I hope hard that the mayor will get well and get on his bike and on the street again — and maybe he will — but I can see that not happening. While opportunity exists for Villaraigosa to turn this negative into a positive campaign to increase motorist awareness, I get the feeling in the interim we’ll just hear the usual suspects step out of their cars and up to microphones bemoaning this incident as being further proof that one takes one’s life in their hands biking this city.
With the thousands of miles of success I’ve had bike commuting all over this city — not without the occasional crash — I obviously disagree.
Falling on a bike whether it results in a broken elbow or a bruised ego can certainly shake the confidence and motivation of even the most seasoned urban cyclist. It’s easy to take for granted the omni-precariousness of the activity: we’re balanced on two strips of rubber and rolling fully exposed alongside thousands of pounds of powerful steel boxes a percentage of which are operated by distracted and/or disrespectful drivers and we do so across debris-strewn city streets in various states of increasing disrepair most of which are designed to exclude us.
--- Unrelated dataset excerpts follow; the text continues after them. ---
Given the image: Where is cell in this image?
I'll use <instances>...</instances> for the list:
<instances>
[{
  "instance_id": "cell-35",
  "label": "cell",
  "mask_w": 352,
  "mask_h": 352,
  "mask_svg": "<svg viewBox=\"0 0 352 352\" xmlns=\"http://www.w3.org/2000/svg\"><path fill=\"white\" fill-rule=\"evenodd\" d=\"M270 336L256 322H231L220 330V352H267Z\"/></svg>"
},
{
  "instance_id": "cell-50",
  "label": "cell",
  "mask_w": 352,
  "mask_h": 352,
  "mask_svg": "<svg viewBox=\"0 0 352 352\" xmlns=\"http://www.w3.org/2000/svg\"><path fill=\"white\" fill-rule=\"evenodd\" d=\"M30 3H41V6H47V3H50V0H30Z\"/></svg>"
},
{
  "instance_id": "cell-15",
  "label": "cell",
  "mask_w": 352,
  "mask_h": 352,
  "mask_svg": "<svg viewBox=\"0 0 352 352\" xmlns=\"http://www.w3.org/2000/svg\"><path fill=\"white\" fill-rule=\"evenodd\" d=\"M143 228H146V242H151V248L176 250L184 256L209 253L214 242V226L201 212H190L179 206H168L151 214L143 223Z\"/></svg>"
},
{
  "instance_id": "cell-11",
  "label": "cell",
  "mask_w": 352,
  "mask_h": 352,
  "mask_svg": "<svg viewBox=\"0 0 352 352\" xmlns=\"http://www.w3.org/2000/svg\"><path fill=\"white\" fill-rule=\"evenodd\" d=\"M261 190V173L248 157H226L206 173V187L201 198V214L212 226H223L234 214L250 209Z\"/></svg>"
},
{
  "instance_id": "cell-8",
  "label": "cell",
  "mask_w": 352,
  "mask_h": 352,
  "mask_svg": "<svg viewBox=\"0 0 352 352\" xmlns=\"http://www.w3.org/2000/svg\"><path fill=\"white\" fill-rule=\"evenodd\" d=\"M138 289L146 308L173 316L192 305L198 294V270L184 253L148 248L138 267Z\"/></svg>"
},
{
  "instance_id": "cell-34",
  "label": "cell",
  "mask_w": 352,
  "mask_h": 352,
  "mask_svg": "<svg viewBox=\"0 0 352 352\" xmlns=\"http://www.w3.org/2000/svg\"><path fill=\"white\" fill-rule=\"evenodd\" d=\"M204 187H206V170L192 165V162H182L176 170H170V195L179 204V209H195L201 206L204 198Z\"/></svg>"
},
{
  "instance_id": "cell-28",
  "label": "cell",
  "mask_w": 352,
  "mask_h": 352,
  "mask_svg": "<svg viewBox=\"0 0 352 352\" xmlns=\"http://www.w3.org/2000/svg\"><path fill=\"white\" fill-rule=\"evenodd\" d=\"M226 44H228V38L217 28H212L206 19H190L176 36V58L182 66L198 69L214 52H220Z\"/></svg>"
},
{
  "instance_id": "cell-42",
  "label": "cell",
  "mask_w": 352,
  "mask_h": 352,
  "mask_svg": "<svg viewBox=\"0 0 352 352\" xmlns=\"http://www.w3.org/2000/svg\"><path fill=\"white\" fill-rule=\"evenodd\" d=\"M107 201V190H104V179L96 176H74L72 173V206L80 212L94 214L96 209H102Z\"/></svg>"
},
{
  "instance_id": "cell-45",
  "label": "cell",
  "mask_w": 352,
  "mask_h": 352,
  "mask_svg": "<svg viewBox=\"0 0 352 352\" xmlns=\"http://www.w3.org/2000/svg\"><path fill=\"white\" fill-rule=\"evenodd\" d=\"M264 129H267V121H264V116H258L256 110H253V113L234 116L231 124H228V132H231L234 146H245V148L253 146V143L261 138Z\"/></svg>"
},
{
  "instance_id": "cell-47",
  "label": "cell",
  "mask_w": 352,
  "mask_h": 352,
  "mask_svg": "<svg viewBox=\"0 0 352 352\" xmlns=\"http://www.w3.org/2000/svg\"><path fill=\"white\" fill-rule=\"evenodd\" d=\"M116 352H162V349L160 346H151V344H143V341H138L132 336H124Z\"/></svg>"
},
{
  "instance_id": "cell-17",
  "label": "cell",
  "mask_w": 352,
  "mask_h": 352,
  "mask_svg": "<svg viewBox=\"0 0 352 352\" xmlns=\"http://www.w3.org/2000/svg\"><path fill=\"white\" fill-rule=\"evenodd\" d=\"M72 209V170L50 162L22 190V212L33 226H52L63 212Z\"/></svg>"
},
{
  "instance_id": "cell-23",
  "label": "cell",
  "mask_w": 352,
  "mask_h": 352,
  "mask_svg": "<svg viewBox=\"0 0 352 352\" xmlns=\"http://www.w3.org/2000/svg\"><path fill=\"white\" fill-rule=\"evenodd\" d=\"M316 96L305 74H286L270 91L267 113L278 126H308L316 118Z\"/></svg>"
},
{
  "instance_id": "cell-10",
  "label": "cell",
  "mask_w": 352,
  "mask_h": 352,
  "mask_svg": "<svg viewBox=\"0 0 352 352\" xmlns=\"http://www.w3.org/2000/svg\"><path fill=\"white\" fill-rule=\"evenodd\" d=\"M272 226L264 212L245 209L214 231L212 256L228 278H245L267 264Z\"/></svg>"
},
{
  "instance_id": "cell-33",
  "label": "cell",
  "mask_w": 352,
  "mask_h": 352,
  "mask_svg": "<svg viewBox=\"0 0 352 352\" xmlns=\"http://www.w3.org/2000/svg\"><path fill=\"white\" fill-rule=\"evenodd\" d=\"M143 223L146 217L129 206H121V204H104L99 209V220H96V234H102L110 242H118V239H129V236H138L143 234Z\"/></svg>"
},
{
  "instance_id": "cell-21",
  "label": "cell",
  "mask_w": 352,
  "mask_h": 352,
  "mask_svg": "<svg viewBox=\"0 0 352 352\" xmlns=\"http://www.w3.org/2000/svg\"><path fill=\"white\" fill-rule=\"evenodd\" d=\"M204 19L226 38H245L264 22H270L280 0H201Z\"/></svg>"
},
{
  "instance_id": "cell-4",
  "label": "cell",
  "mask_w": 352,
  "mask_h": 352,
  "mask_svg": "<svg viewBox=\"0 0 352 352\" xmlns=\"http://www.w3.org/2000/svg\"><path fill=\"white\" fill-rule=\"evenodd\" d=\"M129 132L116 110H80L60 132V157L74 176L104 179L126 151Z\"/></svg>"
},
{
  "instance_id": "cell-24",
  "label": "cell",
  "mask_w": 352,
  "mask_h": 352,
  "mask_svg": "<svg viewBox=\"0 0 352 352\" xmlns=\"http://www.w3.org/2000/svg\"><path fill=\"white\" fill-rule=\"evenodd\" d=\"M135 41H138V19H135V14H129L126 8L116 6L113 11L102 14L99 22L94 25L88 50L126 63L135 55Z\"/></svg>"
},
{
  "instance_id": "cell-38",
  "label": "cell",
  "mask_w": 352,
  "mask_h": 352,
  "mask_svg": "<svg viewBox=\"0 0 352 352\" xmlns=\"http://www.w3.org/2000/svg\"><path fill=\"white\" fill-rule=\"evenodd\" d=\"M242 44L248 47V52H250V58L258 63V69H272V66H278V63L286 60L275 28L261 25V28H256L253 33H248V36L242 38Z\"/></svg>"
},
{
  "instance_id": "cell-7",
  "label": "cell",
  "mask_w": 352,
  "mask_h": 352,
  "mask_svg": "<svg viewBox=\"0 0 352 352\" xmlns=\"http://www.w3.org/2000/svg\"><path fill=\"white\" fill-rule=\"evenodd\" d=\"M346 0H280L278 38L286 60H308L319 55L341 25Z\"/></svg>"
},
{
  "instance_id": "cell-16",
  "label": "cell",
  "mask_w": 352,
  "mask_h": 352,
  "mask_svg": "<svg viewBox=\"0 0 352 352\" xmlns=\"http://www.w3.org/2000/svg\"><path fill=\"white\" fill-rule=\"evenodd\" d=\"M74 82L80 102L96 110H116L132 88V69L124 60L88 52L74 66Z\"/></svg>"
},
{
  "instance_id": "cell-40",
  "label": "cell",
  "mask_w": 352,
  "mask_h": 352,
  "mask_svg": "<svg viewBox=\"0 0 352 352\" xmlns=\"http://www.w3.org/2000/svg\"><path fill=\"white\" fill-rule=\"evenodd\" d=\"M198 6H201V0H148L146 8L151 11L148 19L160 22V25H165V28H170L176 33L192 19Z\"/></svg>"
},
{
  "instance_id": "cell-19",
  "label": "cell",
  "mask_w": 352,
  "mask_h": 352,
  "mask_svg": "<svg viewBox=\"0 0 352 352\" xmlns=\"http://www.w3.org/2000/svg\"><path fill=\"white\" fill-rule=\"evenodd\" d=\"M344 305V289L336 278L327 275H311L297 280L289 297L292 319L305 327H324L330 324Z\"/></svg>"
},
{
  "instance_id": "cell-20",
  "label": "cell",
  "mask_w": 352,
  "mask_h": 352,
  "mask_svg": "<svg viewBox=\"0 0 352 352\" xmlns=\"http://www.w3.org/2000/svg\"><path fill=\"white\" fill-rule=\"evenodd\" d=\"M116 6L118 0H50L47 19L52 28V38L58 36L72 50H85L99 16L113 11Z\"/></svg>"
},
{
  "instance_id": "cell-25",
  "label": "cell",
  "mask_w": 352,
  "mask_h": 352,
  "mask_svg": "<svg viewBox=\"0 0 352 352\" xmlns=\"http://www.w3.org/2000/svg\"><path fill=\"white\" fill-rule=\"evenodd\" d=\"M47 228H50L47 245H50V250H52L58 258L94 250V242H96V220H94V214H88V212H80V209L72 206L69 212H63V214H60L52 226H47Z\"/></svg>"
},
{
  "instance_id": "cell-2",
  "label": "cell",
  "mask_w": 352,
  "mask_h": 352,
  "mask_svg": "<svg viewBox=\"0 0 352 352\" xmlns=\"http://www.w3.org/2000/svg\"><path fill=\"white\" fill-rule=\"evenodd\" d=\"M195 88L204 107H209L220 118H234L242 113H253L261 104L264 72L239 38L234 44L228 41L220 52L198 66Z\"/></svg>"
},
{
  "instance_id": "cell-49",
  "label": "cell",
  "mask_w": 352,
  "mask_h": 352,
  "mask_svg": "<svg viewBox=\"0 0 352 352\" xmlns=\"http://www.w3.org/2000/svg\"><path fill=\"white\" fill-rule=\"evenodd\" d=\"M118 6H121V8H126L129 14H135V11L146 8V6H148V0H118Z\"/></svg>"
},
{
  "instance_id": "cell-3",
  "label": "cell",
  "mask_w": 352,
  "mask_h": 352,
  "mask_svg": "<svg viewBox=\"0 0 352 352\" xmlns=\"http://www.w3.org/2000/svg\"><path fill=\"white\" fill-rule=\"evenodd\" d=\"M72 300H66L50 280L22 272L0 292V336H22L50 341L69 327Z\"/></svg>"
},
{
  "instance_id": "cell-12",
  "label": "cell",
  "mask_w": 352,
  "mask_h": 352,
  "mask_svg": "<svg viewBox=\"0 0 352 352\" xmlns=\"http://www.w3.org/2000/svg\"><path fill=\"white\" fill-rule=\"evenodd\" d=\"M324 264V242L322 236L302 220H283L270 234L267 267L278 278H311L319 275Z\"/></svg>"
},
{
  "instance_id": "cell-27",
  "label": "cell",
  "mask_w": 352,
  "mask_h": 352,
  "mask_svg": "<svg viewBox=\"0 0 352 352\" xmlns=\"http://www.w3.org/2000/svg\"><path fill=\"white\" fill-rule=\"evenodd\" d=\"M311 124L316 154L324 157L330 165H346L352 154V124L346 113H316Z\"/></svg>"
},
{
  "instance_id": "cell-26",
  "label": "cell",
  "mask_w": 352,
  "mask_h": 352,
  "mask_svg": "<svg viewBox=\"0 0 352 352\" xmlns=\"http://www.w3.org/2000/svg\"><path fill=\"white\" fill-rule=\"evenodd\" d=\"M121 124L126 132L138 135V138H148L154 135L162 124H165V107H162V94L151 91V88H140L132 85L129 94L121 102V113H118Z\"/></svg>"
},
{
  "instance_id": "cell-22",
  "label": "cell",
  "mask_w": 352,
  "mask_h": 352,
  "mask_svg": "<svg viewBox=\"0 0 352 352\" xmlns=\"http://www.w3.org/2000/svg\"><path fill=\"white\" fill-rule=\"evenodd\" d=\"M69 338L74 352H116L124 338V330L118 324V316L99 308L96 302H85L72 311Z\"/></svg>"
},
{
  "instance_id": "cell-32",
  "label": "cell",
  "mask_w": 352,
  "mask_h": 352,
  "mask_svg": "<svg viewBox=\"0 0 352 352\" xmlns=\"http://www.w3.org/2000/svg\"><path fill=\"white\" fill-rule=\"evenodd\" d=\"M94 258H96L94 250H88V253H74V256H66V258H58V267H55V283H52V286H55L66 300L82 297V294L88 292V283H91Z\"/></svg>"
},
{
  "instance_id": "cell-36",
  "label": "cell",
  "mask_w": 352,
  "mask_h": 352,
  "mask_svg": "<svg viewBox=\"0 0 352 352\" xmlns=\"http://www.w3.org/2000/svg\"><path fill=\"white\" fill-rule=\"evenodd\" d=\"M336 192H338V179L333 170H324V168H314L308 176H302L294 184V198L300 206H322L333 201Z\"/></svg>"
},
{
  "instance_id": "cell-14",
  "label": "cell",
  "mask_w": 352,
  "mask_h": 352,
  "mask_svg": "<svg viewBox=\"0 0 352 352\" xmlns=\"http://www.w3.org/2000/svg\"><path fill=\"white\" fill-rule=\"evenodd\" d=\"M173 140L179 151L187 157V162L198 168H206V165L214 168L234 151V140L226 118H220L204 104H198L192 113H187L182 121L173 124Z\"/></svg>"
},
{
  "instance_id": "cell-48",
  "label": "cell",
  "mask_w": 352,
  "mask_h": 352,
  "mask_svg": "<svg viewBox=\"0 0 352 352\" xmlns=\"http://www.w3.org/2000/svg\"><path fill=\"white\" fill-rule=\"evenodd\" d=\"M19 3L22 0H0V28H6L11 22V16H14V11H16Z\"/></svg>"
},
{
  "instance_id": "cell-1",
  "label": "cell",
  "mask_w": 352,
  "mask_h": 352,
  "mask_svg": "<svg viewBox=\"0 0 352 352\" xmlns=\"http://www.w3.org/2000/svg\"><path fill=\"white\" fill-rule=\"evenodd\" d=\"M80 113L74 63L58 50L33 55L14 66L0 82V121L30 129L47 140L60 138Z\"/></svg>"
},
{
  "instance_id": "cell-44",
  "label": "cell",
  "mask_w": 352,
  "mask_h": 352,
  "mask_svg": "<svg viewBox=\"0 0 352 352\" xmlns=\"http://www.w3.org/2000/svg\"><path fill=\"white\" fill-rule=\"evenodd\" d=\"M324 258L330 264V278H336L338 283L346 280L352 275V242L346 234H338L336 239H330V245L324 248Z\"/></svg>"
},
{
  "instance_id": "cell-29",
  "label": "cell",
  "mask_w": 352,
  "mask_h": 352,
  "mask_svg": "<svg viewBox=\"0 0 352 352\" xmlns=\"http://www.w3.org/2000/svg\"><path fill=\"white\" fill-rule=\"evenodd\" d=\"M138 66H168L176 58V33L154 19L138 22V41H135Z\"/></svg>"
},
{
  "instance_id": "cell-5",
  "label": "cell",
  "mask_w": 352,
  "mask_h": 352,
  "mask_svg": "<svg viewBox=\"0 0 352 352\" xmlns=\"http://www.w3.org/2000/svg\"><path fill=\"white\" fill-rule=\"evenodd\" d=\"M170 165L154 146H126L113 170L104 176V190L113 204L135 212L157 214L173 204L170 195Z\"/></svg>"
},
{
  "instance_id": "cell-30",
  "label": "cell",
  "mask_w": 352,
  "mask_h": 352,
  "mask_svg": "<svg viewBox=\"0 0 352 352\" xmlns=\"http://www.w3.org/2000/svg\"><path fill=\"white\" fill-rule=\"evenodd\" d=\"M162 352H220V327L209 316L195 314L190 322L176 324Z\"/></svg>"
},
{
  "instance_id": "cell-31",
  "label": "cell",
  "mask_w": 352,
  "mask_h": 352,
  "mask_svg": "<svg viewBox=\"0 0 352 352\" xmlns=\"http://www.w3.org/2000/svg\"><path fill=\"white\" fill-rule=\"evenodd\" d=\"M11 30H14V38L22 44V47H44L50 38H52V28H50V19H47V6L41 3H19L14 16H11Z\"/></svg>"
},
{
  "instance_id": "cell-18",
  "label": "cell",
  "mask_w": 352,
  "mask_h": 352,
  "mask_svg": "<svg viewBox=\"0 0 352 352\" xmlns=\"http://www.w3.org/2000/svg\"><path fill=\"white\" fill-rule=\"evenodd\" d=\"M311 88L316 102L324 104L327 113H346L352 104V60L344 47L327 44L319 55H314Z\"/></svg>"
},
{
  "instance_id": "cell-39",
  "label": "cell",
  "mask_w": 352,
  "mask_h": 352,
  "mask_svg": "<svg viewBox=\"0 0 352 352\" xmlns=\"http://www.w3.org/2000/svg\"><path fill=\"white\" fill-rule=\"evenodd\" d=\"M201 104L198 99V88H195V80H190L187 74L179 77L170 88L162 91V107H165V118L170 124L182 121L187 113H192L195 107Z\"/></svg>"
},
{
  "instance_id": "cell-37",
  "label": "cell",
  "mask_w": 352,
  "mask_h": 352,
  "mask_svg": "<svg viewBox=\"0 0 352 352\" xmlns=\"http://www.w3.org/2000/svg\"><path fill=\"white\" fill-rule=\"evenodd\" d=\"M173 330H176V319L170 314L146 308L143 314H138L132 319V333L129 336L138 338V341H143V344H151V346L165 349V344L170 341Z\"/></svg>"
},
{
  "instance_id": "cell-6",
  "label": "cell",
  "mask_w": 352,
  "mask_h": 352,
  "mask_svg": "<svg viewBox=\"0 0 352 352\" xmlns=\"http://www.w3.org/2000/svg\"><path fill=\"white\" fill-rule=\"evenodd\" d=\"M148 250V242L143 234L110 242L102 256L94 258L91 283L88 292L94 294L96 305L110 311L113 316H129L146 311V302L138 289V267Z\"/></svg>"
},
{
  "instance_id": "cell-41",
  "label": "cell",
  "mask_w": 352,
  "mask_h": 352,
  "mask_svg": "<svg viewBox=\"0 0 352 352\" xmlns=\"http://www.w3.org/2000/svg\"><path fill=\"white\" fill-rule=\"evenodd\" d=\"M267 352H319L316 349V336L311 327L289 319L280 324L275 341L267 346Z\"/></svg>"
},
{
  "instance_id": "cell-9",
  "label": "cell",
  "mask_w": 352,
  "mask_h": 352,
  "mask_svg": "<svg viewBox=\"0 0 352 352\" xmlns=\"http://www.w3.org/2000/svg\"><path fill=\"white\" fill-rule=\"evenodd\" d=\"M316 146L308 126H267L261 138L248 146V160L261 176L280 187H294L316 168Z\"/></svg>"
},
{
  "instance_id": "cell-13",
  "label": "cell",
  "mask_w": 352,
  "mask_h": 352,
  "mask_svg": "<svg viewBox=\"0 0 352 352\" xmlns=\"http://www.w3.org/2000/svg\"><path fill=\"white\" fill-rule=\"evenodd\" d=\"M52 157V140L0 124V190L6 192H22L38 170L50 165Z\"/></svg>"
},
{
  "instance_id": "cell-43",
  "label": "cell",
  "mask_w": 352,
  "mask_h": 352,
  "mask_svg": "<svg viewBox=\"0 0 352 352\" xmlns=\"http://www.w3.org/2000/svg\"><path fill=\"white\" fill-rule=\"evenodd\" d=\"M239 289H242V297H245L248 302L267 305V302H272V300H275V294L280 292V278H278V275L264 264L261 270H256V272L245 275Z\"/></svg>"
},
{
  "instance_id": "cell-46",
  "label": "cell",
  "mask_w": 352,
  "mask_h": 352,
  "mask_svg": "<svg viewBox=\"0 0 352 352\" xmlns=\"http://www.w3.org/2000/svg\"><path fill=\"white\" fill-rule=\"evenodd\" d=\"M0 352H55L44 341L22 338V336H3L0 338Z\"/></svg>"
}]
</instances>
When any of those myriad things that can go wrong do, that delicate balance is broken and it’s a rude awakening to the ever-inherent risks and dangers involved. I defy anyone who has fallen to get back up in the saddle without feeling a sense of hesitation or fear. For some it’s momentary. For some — especially those just starting out — that hesitation can fast-track into “what the fuck was I thinking!?” and it’ll be a looooong time before they ride the streets again.
That’s what might happen with the mayor, not because he’s unwilling, but because he’s the leader of the fifth largest economy in the world, and there are going to be a lot of official people in his official ear and on his official Blackberry telling him that whole bicycling thing was cute and nice while it barely lasted, but if he wants to officially keep that hobby up it’s time to strap the Schwinn to the back of the mayoral SUV, hop in the back seat and get on over to the LA River or Ballona Creek bikeways or the Marvin Braude beach bikepath or the Sepulveda Basin — anyplace where some motherfucking cab driver can’t pick the wrong time to be inattentive and nearly ruin everything.
Don’t listen to them Mr. Mayor. Get well. Get back on the bike, and get back on the streets.